Há alguns dias cometi um "erro imperdoável": criticar asperamente a secretária de Estado Hillary Clinton quando, diante do quinto assassinato de um cientista iraniano, limitou-se a encolher os ombros e dizer que isso era o resultado das provocações de Teerã ao negar-se a suspender o seu programa nuclear.
por Atilio A. Boron
Iniciativas como a SOPA e a PIPA são tentativas de legalizar o que já estão fazendo
Disse então, e repito agora, que a Clinton é "o elo perdido entre as aves carniceiras e a espécie humana", recordando a sua gargalhada quando lhe comunicaram o linchamento de Kadafi. Mas o meu "erro" foi colocar essa opinião no Facebook: "poucas horas depois foi-me proibido o acesso à minha conta e a ter contacto com os meus mais de sete mil seguidores. O que se seguiu depois é uma história kafkiana, ainda não concluída, para tentar recuperar o acesso à minha conta.
Toda classe de truques e obstáculos foram levantados e ainda hoje, quinta-feira 19 de Janeiro, quase três dias depois do incidente, não pude tornar a utilizar a minha conta. Para cúmulo, jamais pude ter contacto com pessoa alguma do Facebook e todas as perguntas que podia fazer eram estereotipadas e obtinha, de um robot, respostas igualmente estúpidas e estereotipadas. Nenhuma respondia à pergunta crucial: por que me haviam bloqueado o acesso à minha conta do Facebook?
A conclusão de tudo isto é algo que já sabia e que venho dizendo desde há longos anos, em contraposição a ilustres sociólogos e analistas que dizem tontices tais como "a rede é o universo da liberdade, não há centro, não há controle, é democracia em grau superlativo". Estes teóricos da resignação e do desalento parecem ignorar que a web está super controlada – não que vá estar e sim que já está, de fato – e as infames iniciativas legislativas estado-unidenses como a SOPA e a PIPA não são senão tentativas de legalizar o que já estão fazendo.
Como também venho dizendo há anos, nada mais perigoso que um império em decadência: tornam-se mais brutais, imorais, inescrupulosos. Agora, perante o surgimento de uma perigosa onda mundial anti-capitalista na Europa e mesmo nos EUA (com o movimento dos Ocupem Wall Street) que se soma ao que vem ocorrendo na América Latina desde há uma década, os drones e os assassinatos seletivos de líderes tornam-se insuficientes.

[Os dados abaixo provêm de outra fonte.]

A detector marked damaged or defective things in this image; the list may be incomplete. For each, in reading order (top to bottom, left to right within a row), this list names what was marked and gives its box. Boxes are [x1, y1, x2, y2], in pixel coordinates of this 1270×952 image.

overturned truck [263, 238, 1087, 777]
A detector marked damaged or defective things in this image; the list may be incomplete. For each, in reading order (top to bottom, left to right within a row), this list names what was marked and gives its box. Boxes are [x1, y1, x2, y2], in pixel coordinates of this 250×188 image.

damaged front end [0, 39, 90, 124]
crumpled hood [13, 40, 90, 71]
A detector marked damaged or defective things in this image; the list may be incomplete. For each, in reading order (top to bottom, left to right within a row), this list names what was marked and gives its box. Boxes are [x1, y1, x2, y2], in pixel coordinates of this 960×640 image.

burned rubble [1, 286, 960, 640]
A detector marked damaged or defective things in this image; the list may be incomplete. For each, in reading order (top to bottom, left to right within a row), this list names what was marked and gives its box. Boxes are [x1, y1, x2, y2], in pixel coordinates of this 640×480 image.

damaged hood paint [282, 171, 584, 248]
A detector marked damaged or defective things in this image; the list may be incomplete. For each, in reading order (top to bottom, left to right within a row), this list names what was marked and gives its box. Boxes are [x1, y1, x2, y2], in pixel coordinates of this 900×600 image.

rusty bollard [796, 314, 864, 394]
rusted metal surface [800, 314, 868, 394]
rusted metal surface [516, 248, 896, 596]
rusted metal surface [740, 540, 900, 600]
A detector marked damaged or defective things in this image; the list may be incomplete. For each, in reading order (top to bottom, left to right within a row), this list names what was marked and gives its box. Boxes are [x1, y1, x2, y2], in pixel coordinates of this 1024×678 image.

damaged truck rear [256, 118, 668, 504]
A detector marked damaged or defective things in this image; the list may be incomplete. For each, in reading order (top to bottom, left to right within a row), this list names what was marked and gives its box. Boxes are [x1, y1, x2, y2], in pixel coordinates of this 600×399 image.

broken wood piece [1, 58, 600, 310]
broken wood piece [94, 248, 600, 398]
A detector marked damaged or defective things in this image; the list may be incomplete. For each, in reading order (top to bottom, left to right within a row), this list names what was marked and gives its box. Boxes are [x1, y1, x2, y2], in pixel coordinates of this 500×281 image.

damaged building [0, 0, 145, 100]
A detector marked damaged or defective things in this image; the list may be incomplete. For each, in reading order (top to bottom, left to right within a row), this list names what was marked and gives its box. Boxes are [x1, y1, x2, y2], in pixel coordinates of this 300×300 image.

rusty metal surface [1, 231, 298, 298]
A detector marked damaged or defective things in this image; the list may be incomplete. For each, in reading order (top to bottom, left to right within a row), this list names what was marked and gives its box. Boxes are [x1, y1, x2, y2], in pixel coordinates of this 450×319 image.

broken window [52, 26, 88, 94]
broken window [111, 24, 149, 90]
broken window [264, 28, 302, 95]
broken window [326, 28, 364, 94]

Devem cortar a comunicação "a partir de baixo" e "entre os de baixo" porque sabem muito bem que um pré-requisito para a organização da resistência ante – e a ofensiva contra – a burguesia imperial e seus sequazes na periferia é precisamente a possibilidade de estabelecer comunicações e trocar informações entre os oprimidos e as vítimas do sistema.
Sabem muito bem que isso é essencial para frustrar esta onda insurgente, muito mais grave e de maiores repercussões que as que teve na altura o Maio francês. Por isso estão a apertar todos os parafusos. Por isso devemos redobrar a luta para democratizar não só o Estado e as empresas como também as comunicações, a imprensa e, sobretudo, a web.
Não é por acaso que um dos generais do exército estado-unidense declarou numa audiência do Congresso que "hoje a luta anti-subversiva trava-se nos media", um dos quais, talvez o mais importante, é a Internet. Daí tantos controles.
Publicado no Resistir.info
Comentário do Senhor C.:
- Situações como a revelada por Atílio Borón, um pensador incansável das hostes defensoras de um outro mundo possível com justiça social e realização do homem em sua plenitude, só fazem reforçar minha crença no fato de que a apregoada liberdade da internet não existe. É uma quimera a que se entregam os sonhadores e utopistas, mirantes do fenômeno mais do que da essência das coisas. Está certo que alguns sucessos de mobilização das redes sociais e um certo sentimento de ativismo motivado pela rapidez e velocidade com que conseguimos mobilizar e difundir pensamentos e opiniões pela rede pode fazer-nos acreditar que estamos mais armados e instrumentalizados para uma difusão de pensamentos e ações contra-hegemônicas. Mas isso é, no fundo, uma balela. A rede mundial de computadores tem donos: as redes sociais têm sede em lugares delimitados, e são estes que detêm o poder de controlar e permitir o que vai ou não ser divulgado.